GitLab Inc. (GTLB) is a tech company that provides an open-source DevSecOps platform, offering users increased speed, efficiency, and creativity in planning, building, and deploying software products. GitLab uses a “freemium” model, where all users can access basic services, and higher-level upgrades are available for subscription-paying users. The company has over 30 million users, including over 1 million active license users, and over 3,300 code contributors who offer upgrades and additions to the open-source platform. The company announced new AI-driven features that use natural language to explain vulnerabilities to users, emphasizing that these features are designed to protect users’ intellectual property. In Q4 of fiscal year 2023, GitLab’s revenue beat forecasts, reaching $122.9 million, up 58% YoY, and non-GAAP earnings beat the analyst forecast by 11 cents. Alongside strong revenue and earnings numbers, the company reported 7,002 customers with over $5,000 in annual recurring revenue, including a 52% YoY increase in customers, driver by 42% YoY premium customers. Although guidance was weak, with a fiscal 2024 revenue prediction in the range of $529 million to $533 million, below the Street’s estimate of $586 million, Truist’s Joel Fishbein believes that GitLab is a long-term bet. Fishbein rates GTLB as a Buy, with a $50 price target, indicating a 76% upside in the next 12 months. The stock has a Strong Buy consensus rating, with a $45.38 average price target, implying a 59% potential gain from the current trading price.

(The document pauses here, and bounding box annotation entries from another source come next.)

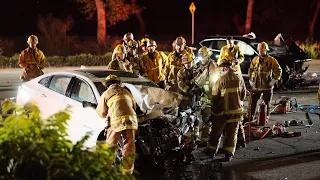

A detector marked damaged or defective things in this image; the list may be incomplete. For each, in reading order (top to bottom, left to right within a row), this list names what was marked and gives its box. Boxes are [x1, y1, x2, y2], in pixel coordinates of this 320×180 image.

white car hood crumpled [122, 83, 182, 120]
damaged hood [122, 83, 182, 120]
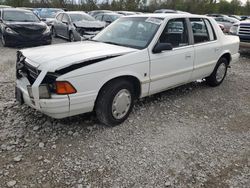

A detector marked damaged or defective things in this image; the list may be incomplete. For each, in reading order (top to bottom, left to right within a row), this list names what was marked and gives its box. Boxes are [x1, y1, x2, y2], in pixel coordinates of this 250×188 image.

crumpled hood [21, 41, 138, 72]
damaged white car [16, 13, 240, 125]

BRT Apartments Corporation (BRT) is a REIT that specializes in owning, managing, operating, and developing multi-family dwelling assets in prime Sun Belt locations. The company prioritizes property acquisitions that are stabilized, undermanaged, or have potential to benefit from capital improvements in high-growth regions adjacent to universities, commercial developments, and business centers. BRT has 29 properties in 11 states with a total of 8,201 rental units, heavily invested in the Carolinas, Georgia, Tennessee, Alabama, and Texas. In Q4 2022, BRT showed revenues of $22.7 million, beating expectations by $25,600, and up 121% YoY. The company’s FFO came in at an adjusted 40 cents per diluted share, more than enough to support the company’s current dividend of 25 cents per share, which has been gradually increasing over the past 6 years and provides a yield of 5.77%. Despite BRT’s financial successes and high dividend yields, the stock is down 20% from its February peak. However, JMP analyst Aaron Hecht remains positive on Sunbelt-exposed portfolios and believes BRT’s unaffordability of homeownership in its markets makes the company’s units increasingly attractive. Hecht gives BRT shares an Outperform rating and a $28 price target, suggesting a 62% upside. BRT has a unanimous Strong Buy consensus rating among 4 recent analysts, with a $25.75 average price target indicating a 49% growth potential over the next 12 months.